Goal of the exercise:
Reproduce only this part of the listing: the line with "How much distance is there from the camera to the dresser", plus every line after it through the last.

Excerpted records:
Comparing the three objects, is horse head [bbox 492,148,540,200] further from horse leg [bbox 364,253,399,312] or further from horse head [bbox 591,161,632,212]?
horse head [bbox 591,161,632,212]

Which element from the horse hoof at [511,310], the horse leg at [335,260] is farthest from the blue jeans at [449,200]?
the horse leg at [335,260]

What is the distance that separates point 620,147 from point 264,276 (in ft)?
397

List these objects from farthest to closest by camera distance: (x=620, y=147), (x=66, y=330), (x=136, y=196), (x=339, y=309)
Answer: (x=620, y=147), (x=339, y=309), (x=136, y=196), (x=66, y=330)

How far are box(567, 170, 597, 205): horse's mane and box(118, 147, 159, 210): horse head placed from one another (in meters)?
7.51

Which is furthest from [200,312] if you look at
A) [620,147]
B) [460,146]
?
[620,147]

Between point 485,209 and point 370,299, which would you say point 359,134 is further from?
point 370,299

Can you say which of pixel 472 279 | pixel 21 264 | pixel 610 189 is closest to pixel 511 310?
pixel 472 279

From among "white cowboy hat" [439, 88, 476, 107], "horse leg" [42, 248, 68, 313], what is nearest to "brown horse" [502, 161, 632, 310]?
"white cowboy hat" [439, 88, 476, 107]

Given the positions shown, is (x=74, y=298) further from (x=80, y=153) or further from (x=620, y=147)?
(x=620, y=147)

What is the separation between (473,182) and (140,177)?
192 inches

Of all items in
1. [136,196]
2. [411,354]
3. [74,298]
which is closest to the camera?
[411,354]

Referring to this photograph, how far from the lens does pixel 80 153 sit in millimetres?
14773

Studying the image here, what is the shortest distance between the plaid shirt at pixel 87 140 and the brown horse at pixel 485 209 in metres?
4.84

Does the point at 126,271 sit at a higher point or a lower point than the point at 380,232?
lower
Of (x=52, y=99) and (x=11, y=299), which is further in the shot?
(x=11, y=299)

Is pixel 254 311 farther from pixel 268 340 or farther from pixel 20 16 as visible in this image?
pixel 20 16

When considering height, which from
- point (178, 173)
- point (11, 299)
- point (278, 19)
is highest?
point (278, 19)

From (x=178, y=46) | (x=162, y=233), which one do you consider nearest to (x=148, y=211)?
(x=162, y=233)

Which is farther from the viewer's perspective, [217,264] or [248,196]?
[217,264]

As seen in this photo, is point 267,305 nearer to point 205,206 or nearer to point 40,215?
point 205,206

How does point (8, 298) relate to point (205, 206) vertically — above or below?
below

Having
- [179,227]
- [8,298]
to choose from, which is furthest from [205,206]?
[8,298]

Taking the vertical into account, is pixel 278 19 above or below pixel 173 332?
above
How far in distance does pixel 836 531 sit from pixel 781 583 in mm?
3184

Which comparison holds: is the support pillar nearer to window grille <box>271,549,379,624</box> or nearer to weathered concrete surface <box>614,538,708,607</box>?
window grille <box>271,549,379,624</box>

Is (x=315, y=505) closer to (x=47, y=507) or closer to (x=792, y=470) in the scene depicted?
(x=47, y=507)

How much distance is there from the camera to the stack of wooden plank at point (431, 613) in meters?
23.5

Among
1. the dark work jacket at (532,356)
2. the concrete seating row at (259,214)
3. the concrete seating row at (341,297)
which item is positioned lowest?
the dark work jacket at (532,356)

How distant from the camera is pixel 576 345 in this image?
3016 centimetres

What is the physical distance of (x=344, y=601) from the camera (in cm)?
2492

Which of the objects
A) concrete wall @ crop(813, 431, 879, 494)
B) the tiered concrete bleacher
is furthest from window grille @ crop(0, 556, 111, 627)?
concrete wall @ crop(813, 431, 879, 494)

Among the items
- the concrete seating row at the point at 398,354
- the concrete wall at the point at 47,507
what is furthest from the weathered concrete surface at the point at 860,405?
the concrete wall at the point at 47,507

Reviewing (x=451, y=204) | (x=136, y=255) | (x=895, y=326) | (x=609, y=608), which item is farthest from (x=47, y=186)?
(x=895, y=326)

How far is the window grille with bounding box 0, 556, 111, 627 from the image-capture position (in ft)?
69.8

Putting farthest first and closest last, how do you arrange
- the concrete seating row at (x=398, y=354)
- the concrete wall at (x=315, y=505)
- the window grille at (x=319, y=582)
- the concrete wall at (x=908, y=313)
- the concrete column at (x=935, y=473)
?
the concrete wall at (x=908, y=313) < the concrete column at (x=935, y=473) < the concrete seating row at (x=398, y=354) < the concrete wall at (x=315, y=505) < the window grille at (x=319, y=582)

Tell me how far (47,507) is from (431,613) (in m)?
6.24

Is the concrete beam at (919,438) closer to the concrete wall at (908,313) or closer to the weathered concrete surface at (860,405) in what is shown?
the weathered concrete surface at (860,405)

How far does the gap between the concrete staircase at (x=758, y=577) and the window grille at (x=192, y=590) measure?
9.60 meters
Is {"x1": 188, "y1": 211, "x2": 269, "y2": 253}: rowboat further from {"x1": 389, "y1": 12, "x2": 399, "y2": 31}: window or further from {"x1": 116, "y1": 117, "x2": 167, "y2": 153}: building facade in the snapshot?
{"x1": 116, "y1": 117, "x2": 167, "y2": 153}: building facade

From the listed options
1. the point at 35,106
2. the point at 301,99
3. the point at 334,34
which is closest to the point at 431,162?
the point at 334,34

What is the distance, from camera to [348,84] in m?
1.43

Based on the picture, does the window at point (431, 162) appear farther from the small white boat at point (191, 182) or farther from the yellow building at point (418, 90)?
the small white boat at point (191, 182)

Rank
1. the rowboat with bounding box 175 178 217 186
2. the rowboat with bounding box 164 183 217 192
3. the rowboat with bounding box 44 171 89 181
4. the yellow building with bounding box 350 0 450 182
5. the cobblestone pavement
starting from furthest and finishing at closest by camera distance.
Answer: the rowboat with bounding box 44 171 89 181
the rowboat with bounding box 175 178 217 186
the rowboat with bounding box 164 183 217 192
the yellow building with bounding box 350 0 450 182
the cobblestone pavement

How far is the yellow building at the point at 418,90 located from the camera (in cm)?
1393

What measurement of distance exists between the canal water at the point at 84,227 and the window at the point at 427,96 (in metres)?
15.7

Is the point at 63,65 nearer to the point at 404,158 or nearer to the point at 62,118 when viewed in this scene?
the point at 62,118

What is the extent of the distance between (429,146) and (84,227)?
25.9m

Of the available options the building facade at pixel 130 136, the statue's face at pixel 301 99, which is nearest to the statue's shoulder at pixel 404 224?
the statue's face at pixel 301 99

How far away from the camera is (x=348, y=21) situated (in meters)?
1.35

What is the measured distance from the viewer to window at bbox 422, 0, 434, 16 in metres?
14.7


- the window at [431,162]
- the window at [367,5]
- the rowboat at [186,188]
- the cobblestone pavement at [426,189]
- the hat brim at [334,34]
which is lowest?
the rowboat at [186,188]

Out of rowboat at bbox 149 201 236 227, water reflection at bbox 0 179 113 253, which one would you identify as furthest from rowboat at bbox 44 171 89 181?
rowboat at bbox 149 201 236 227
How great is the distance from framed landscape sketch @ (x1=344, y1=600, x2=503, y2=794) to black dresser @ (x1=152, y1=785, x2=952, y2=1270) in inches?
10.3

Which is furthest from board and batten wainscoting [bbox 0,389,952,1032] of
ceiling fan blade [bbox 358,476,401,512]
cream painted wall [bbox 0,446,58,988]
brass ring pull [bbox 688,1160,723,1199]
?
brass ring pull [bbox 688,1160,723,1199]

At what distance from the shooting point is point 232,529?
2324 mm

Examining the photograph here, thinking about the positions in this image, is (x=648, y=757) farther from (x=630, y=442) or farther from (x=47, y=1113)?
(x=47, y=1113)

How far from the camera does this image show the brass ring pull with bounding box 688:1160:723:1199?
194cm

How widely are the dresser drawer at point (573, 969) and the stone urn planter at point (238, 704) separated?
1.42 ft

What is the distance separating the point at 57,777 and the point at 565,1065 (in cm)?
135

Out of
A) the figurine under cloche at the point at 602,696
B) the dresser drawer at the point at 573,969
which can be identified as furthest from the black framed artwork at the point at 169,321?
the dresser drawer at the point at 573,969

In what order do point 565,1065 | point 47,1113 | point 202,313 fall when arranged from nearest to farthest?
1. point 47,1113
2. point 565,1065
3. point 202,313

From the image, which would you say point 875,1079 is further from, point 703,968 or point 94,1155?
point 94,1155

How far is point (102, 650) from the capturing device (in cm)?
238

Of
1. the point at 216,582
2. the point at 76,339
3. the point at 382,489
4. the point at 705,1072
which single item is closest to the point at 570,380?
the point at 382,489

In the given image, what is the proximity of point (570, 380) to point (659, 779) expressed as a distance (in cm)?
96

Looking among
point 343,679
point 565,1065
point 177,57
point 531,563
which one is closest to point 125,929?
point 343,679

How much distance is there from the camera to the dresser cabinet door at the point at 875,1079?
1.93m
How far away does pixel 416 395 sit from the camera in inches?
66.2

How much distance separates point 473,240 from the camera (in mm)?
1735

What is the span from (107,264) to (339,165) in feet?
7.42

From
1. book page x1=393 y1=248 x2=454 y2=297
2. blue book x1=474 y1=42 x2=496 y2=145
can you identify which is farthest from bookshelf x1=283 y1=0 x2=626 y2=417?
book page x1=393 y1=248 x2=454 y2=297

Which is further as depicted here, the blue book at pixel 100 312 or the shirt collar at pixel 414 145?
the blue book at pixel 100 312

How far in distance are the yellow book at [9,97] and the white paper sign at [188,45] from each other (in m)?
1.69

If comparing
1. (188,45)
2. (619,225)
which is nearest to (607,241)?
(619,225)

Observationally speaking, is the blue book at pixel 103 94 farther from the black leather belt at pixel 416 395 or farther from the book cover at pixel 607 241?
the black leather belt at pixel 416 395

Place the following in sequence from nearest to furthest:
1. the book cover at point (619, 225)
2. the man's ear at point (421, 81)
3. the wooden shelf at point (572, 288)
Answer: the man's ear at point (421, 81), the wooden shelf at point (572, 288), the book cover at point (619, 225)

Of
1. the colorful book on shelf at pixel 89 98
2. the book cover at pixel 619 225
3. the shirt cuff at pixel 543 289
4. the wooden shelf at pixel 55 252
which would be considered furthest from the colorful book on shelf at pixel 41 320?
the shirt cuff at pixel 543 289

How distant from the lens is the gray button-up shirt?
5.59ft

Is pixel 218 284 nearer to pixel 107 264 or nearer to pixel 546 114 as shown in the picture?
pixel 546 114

Output of the exercise:
How much distance is there from the camera to the dresser cabinet door at the point at 875,1079?
1.93m
How far away does pixel 416 395 sit from the camera in inches?
66.2

How much distance separates point 473,240 from the camera (in mm)?
1735

What is the span from (107,264) to (339,165) in feet?
7.42

From
1. book page x1=393 y1=248 x2=454 y2=297
2. blue book x1=474 y1=42 x2=496 y2=145
can you identify which is farthest from bookshelf x1=283 y1=0 x2=626 y2=417?
book page x1=393 y1=248 x2=454 y2=297

Which is further as depicted here, the blue book at pixel 100 312 or the shirt collar at pixel 414 145?
the blue book at pixel 100 312

How far in distance are the yellow book at [9,97] and the white paper sign at [188,45] from each other (in m)?
1.69

If comparing
1. (188,45)
2. (619,225)
which is nearest to (607,241)?
(619,225)

Observationally speaking, is the blue book at pixel 103 94 farther from the black leather belt at pixel 416 395 or farther from the book cover at pixel 607 241?
the black leather belt at pixel 416 395

Place the following in sequence from nearest to furthest:
1. the book cover at point (619, 225)
2. the man's ear at point (421, 81)
3. the wooden shelf at point (572, 288)
Answer: the man's ear at point (421, 81), the wooden shelf at point (572, 288), the book cover at point (619, 225)

Of
1. the colorful book on shelf at pixel 89 98
2. the book cover at pixel 619 225
3. the shirt cuff at pixel 543 289
4. the wooden shelf at pixel 55 252
which would be considered furthest from the colorful book on shelf at pixel 41 320?
the shirt cuff at pixel 543 289

How distant from the lens is the gray button-up shirt?
5.59ft

Is pixel 218 284 nearer to pixel 107 264 or nearer to pixel 546 114 as shown in the picture?
pixel 546 114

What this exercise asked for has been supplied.